Thursday, April 25, 2013

The Gods Of Gotham by Lyndsay Faye

The year is 1845, and New York City has finally decided to follow the lead of other capitol cities such as London and Paris and establish a standing police force.  In New York, the men on this first police force are known as copper stars for the insignia they wear.

Since there is no trained cadre on which to draw, men end up as copper stars by patronage or by being burly and ready to fight.  Timothy Wilde fits in this category.  He has been a bartender, steadily saving his money so that he will be able to ask Mercy Underhill, a local preacher's daughter, to marry him.  When a fire takes him money and leaves him scarred, he puts aside his dreams and follows his brother, Valentine, into the force.

New York is exploding in size.  The Irish are immigrating in huge numbers due to the potato famine, and the city is unprepared to handle the flood of new bodies.  The clergy attempt to minister to them, but there is much prejudice as Irish men desperate to support their families take up jobs for lower wages.  The Democratic Party takes care of the immigrants in exchange for their votes, and has a stake in their success.

As Timothy patrols his beat one night, he is startled to have a young child barrel into him.  On closer inspection, he is even more startled as she is covered in blood.  Scared witless, she cannot speak and he takes her to his lodging and with his landlady finds out that she has witnessed the murder of one of her friends.  She, like many other poor children, works in a bawdy house, forced into the sex trade at a tender age.  As Timothy investigates Bird's story, he discovers a grisly truth.  There are many more child 'stargazers' who have died, and he uncovers a graveyard where scores are buried.  As he starts to bring this scandal to light, the murderer starts to send letters to those on the police force and to the papers, claiming credit for the murders and signing off as 'The God Of Gotham'. Many immediately blame Irish immigrants, as most of the children are Irish.   Can Timothy and the police find out who is responsible before the city explodes?

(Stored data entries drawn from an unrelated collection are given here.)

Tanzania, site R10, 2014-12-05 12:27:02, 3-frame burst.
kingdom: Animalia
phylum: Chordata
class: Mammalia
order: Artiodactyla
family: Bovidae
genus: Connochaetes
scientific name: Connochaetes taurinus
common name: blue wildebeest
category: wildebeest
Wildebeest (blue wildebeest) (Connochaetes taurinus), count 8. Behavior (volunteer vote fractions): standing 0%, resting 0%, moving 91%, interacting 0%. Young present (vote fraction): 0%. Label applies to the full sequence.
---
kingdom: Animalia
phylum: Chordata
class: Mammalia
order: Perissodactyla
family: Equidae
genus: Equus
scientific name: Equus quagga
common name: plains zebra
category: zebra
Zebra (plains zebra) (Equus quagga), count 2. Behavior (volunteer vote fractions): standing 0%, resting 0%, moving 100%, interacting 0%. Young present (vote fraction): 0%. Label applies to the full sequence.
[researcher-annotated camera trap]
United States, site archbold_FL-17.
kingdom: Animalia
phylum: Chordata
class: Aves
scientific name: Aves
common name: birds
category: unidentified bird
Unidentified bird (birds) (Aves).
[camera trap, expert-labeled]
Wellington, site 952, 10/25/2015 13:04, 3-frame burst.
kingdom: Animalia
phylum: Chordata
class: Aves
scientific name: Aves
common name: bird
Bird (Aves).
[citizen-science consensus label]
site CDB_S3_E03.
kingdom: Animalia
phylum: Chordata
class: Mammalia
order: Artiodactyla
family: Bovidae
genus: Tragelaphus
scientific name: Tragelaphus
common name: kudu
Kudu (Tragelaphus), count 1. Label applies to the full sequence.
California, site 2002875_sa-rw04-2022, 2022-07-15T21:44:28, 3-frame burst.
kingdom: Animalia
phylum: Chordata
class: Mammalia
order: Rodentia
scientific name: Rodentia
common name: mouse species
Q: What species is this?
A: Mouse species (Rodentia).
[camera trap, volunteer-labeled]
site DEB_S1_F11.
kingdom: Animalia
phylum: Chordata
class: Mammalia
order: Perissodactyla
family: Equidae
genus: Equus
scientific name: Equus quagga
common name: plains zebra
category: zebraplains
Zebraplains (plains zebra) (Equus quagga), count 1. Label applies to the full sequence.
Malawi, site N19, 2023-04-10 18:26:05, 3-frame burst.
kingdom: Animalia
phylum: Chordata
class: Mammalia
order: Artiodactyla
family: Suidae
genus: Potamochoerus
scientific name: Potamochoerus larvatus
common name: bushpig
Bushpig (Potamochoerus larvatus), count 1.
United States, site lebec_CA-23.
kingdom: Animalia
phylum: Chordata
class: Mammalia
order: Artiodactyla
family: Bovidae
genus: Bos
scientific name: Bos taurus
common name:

Readers of historical fiction should rush out to get this book.  Faye has meticulously researched the era and history, using real characters such as the man credited with creating the first police force and real murder cases.  Timothy is a compelling hero who the reader will cheer on as he attempts to solve a series of murders with no experience in such work.  The book ends satisfactorily with enough of a twist at the end to make readers ready for Faye's next novel.  This book is recommended for mystery readers as well as those interested in the early history of New York.